- [AIM OF THE EXERCISE] Once you find the line containing "Denní přírůstky vOlomouckém kraji." in the data below, copy it and each following line exactly, up to and including the line containing "Q 6 - 10-hindi", and nothing else.

==============================

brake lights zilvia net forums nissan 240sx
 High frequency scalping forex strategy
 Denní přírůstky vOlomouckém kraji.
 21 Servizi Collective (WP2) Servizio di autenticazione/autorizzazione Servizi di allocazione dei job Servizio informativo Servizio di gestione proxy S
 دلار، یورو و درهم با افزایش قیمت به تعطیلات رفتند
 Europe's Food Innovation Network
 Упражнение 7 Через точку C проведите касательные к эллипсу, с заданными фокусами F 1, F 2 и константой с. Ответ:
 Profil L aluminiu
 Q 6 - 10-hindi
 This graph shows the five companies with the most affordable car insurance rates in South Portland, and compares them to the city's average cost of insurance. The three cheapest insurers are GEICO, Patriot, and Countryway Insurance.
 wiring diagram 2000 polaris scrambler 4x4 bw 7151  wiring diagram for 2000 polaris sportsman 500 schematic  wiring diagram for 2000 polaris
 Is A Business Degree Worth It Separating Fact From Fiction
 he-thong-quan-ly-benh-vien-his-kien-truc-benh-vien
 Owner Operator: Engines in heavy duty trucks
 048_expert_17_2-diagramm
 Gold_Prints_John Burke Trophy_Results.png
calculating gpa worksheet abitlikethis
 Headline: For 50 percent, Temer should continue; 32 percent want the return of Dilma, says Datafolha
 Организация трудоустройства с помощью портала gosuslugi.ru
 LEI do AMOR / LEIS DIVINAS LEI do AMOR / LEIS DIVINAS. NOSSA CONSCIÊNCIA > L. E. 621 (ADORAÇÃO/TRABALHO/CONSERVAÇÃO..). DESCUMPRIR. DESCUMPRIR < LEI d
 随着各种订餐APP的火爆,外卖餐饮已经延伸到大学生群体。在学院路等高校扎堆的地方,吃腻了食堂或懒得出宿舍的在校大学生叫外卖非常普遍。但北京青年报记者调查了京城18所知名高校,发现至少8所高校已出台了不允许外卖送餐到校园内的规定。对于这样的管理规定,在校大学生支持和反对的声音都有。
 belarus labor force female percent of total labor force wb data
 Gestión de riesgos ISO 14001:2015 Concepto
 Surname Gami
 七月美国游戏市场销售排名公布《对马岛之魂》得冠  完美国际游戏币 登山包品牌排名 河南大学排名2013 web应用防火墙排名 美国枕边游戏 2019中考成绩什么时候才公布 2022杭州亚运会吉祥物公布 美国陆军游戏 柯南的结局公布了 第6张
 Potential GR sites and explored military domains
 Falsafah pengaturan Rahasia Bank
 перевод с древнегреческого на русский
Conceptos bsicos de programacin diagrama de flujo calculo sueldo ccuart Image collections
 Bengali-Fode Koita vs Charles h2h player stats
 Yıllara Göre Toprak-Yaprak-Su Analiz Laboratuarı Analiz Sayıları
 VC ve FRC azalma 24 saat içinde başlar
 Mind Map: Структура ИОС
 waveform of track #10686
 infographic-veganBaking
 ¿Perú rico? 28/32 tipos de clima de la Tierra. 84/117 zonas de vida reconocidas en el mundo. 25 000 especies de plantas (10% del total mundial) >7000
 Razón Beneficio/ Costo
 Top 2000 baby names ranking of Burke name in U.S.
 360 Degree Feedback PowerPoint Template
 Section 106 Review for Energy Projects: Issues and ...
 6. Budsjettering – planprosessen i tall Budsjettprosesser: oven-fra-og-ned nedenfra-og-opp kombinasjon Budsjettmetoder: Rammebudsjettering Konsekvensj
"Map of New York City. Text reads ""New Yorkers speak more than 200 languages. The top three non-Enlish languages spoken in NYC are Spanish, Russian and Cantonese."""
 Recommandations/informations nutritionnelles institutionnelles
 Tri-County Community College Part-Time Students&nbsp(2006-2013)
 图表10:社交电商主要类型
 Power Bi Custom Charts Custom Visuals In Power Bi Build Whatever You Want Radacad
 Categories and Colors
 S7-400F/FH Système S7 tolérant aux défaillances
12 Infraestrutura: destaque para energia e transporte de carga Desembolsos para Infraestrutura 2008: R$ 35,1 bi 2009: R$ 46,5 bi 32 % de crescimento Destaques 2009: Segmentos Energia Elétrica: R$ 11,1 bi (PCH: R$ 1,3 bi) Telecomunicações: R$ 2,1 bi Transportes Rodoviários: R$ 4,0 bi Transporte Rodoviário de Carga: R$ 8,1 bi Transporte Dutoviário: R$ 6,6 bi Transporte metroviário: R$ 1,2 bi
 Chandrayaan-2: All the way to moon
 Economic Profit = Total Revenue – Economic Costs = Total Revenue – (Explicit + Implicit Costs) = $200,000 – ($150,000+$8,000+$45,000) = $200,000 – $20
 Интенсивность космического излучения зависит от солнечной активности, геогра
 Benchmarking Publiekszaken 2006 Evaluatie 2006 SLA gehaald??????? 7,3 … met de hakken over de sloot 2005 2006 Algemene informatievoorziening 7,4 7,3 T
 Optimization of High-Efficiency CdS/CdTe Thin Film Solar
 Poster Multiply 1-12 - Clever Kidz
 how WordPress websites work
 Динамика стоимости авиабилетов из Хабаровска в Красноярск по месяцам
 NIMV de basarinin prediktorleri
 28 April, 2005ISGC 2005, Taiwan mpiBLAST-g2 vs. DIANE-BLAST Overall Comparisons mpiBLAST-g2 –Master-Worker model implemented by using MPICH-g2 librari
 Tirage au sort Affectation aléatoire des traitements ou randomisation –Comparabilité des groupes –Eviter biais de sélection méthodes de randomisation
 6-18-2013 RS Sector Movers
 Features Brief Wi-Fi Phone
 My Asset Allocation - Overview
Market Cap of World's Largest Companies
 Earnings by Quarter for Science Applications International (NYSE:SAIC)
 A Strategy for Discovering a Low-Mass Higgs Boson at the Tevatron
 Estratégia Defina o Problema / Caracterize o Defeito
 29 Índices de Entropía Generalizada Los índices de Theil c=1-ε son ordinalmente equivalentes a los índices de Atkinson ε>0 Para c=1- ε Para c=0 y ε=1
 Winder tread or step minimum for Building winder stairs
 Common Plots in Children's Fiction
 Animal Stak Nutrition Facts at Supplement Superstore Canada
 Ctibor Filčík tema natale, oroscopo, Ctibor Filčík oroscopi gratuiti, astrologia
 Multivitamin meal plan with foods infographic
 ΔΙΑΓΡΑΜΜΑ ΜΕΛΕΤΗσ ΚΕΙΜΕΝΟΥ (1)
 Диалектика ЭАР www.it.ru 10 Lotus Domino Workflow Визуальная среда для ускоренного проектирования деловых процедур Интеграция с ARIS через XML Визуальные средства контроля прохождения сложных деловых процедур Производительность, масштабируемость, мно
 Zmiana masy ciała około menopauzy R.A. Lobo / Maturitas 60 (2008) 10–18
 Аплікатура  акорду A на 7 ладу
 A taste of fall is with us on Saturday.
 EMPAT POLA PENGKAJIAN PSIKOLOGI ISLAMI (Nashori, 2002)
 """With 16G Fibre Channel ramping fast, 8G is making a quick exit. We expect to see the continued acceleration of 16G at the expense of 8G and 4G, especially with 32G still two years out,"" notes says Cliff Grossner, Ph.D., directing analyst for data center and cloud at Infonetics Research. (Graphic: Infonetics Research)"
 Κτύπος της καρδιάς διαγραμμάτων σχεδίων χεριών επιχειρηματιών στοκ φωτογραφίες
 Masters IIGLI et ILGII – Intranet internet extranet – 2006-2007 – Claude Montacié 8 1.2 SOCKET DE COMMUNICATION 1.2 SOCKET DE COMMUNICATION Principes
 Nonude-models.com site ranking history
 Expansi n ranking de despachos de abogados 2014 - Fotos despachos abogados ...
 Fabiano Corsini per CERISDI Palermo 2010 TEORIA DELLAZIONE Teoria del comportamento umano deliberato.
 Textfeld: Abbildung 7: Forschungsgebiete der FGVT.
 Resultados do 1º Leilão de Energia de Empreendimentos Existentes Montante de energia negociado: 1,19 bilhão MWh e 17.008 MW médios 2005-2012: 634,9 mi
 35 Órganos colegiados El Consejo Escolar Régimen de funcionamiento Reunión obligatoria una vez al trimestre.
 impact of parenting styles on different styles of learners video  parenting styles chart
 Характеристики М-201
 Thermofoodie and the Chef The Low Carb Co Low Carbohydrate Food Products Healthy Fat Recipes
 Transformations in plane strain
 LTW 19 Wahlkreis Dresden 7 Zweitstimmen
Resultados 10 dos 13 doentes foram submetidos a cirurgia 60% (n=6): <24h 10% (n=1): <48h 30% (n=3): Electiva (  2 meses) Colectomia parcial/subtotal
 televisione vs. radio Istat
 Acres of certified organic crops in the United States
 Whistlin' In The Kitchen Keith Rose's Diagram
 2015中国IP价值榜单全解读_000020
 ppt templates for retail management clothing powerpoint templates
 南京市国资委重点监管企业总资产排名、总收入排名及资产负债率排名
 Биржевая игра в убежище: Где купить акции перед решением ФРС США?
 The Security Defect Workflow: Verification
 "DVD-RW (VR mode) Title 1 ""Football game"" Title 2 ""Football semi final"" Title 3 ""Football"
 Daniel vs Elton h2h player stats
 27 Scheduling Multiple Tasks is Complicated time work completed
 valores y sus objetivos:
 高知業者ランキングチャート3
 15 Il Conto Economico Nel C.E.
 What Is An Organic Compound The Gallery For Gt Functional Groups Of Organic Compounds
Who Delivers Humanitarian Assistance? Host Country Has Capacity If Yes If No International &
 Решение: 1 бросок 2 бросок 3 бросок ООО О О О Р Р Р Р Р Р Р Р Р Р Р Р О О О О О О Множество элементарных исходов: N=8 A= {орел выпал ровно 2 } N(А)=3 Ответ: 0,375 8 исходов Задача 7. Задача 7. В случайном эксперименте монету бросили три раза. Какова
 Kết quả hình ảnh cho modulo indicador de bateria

==============================

- [SOLUTION TO THIS TASK]
 Denní přírůstky vOlomouckém kraji.
 21 Servizi Collective (WP2) Servizio di autenticazione/autorizzazione Servizi di allocazione dei job Servizio informativo Servizio di gestione proxy S
 دلار، یورو و درهم با افزایش قیمت به تعطیلات رفتند
 Europe's Food Innovation Network
 Упражнение 7 Через точку C проведите касательные к эллипсу, с заданными фокусами F 1, F 2 и константой с. Ответ:
 Profil L aluminiu
 Q 6 - 10-hindi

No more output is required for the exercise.